Hipatia acostumbraba disertar con tranquila certidumbre frente a un auditorio cautivado, esta vez de una decena de alumnos veinteañeros que ocupaban casi todo el atrium corinthium, una arquitectura inspirada en los griegos con más columnas y luz que los atrios que caracterizaban a las casas romanas. La de Hipatia, la maestra de filosofía, era mejor, una villa grecorromana con algún giro egipcio, es decir, una mezcla de estilos y edificaciones de piedra, argamasa y adobe (utilizado en las construcciones destinadas a la servidumbre o a los colonos), de paredes decoradas con exquisitos mosaicos pintados con escenas de la vida cotidiana, de colores fuertes y trazos admirables. La villa tenía, además, una gran construcción separada de las otras, iluminada con pequeñas ventanas, con una bodega y recipientes de cerámica. Era un lugar que rompía del todo con la armonía helénica. Estaba destinado a comedor y de vez en cuando al ocio y a la adivinación. Esta estancia sí era típicamente egipcia, aunque le faltaran dibujos en las paredes porque a Hipatia no le gustaban los dioses con cabeza de animal. Solo podía haber una ciudad, magníficamente irrepetible, donde se cruzaran las culturas griega, romana y egipcia. La casa de Hipatia estaba emplazada sobre ciento treinta metros cuadrados cubiertos, más grande que las casas populares e incluso lujosas de Egipto, pero menos que las residencias faraónicas. Una villa singular en la ciudad de Alejandría, que desde su frente y en línea recta daba directo al puerto y al mar Mediterráneo, y desde sus espaldas, hacia el sudeste, a un canal que derivaba en el Nilo. Mantenía los jardines con árboles, rodeados por un muro, fuentes, graneros, un corral y talleres para las necesidades de la casa. La cómoda villa se hallaba en el barrio Bruchium, entre el más popular de Racotis al oeste y el barrio de los judíos al este.

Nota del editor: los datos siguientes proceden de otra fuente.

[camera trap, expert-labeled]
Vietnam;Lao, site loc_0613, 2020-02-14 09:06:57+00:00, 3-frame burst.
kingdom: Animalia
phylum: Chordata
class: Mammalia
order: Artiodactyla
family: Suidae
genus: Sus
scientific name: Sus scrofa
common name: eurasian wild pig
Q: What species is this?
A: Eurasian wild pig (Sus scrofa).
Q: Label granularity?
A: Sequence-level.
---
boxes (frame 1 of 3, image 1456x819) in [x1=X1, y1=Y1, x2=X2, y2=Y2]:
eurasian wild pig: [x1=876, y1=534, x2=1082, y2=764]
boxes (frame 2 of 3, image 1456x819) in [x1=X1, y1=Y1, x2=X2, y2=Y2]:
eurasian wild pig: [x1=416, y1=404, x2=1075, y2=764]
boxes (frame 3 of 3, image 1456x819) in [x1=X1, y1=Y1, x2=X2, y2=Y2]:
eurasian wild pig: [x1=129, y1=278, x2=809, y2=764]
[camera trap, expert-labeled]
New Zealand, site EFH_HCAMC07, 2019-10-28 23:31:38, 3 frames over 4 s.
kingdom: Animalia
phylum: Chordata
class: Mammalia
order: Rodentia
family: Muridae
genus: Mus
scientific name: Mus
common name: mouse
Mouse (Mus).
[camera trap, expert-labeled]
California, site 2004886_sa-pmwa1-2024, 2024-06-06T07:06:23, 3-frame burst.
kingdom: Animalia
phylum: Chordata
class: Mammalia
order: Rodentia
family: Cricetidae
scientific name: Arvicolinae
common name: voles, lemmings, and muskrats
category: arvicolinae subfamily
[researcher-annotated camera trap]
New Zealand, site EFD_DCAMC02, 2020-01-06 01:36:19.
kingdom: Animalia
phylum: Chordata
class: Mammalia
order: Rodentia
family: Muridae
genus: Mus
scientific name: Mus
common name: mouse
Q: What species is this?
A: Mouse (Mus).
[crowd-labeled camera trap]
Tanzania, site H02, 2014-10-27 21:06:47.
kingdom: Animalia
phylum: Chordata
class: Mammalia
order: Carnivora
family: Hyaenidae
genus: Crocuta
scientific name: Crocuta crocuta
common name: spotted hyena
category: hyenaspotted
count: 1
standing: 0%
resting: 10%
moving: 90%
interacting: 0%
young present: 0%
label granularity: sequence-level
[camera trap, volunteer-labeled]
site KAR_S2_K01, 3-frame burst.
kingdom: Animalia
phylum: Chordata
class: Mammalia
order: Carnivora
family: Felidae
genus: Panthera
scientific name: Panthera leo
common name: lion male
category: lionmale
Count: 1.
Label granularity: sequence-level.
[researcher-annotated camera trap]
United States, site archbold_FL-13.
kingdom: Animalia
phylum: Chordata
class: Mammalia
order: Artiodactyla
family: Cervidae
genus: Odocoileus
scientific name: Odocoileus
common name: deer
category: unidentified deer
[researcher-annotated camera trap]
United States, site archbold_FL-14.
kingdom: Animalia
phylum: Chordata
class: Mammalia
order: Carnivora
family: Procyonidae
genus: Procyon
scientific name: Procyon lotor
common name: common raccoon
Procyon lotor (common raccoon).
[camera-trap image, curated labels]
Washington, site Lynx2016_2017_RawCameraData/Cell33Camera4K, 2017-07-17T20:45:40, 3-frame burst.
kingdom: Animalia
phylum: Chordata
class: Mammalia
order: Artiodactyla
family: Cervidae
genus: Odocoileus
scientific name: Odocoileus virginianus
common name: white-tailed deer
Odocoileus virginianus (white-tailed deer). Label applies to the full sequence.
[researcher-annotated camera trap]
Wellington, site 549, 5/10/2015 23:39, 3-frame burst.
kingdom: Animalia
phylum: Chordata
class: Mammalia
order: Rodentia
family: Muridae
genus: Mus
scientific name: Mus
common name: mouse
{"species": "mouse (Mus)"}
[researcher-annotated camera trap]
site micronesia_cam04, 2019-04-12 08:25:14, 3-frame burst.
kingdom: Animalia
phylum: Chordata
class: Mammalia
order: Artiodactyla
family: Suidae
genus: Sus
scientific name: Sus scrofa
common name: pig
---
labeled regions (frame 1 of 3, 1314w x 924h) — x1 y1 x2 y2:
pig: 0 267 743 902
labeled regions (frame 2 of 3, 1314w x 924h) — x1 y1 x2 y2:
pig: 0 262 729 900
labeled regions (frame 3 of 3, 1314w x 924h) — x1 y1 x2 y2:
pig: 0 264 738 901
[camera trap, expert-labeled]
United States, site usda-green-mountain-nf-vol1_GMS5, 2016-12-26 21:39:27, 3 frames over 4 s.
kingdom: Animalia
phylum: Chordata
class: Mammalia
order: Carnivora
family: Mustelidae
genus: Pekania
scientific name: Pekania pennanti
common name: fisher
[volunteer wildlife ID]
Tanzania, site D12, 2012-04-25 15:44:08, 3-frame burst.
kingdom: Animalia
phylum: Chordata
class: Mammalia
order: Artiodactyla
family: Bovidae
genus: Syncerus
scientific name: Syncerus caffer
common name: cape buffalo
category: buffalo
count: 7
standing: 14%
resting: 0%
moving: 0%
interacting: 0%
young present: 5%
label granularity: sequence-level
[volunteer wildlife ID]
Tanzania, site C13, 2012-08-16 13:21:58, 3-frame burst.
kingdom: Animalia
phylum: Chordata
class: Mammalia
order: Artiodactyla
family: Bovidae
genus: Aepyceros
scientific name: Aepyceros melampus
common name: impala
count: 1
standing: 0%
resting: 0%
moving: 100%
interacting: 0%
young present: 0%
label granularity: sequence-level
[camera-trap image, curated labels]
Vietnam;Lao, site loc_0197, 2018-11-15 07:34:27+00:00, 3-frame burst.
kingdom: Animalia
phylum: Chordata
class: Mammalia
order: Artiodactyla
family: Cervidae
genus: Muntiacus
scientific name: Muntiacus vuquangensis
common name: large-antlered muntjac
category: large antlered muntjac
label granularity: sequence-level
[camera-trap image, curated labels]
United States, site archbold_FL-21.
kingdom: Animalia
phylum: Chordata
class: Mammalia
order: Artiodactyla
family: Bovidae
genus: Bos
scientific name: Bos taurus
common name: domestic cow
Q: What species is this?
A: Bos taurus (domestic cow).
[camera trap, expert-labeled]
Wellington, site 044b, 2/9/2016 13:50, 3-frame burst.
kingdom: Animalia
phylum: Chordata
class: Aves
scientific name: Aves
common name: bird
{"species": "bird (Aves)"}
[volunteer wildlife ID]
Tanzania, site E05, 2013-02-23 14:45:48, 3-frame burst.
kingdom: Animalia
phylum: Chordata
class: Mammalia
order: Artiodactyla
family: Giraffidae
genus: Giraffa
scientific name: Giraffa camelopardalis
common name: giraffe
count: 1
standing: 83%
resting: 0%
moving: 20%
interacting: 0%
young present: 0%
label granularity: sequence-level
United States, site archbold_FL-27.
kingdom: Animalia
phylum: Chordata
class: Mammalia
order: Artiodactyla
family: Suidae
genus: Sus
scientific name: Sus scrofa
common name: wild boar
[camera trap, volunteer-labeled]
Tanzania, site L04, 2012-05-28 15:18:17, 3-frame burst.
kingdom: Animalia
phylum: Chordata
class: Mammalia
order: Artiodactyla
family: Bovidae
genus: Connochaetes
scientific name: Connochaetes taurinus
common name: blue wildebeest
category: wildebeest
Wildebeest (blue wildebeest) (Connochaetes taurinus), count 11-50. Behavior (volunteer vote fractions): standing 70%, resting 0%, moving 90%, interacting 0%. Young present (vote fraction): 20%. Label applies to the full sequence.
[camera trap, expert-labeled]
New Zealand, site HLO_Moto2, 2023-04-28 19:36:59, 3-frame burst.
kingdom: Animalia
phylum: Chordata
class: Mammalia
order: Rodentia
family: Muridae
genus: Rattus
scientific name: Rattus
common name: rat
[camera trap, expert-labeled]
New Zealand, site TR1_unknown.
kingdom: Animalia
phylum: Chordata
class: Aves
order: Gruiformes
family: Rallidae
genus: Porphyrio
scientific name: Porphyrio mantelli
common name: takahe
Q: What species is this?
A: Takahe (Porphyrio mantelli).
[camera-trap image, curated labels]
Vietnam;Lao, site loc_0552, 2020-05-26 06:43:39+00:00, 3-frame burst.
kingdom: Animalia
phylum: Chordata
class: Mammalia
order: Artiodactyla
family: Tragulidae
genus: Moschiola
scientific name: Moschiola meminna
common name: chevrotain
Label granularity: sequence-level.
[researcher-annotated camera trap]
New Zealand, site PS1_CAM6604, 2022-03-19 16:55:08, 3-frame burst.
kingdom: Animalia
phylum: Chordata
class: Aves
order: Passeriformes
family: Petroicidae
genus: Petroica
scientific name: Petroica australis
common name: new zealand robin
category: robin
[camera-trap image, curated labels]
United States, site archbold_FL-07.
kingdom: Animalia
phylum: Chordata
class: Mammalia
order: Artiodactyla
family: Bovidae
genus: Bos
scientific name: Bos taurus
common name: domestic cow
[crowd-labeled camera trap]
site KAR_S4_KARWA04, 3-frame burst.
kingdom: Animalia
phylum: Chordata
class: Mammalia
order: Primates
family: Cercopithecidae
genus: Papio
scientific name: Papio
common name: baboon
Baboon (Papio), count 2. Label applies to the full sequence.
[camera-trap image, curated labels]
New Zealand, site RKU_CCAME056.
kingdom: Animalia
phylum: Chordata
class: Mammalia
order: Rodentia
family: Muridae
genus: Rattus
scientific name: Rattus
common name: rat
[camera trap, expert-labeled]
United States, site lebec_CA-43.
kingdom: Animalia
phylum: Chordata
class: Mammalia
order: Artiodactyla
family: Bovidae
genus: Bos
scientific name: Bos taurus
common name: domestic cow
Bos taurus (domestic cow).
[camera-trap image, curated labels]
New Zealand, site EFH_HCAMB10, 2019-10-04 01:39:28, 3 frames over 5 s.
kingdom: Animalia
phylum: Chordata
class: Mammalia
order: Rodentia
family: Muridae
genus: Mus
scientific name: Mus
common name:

Hipatia vivía con su padre, Teón o Theón, un reconocido matemático y astrónomo estudioso de Euclides (el padre de la geometría, que dio clases en la propia Alejandría). Teón también se inclinaba al análisis de la literatura religiosa pagana y a los ejercicios griegos de adivinación, ya sea por medio de la nigromancia o por el uso del fuego o del agua. Padre e hija habían nacido en Alejandría pero cultivaban con fervor la cultura griega. Nada se sabe de la madre de Hipatia, y es una incógnita su propia fecha de su nacimiento. Ella recordaba, siendo apenas una nena, tal vez de diez años, correr de la mano de su papá ese 21 de julio de 365, cuando un terremoto mató a miles de alejandrinos. Fue educada por Teón en matemática y filosofía, y se inclinó por las ideas de los pensadores griegos, especialmente Platón y Plotino, cuyas enseñanzas siguió incondicionalmente. Cuando era una mujer joven, la describían atractiva sin ningún tipo de afeites (todo lo contrario a lo que acostumbraban hacer hasta el ridículo las mujeres romanas), de amable seriedad y abrumadora modestia, con conocimientos asombrosos sobre cualquier asunto. No le gustaba polemizar ni levantar la voz, y así, a media voz, rechazó a decenas de pretendientes. Decidió que su vida estaría ocupada por la enseñanza y dio clases tanto en Atenas como en Alejandría. No le importó nunca el sexo. Ignoraba las comunes venturas de la gente. Pensaba, Hipatia, que su función en este mundo era irreconciliable con procrear o tener placer físico más allá de lo indispensable para subsistir, como alimentarse o darse un baño, caminar y sentir el viento en su túnica, en su rostro, mirar el mar, admirar el faro o el templo. Su control era tal que apagó ese deseo a favor del de enseñar. Era una actitud extraordinaria para cualquier época.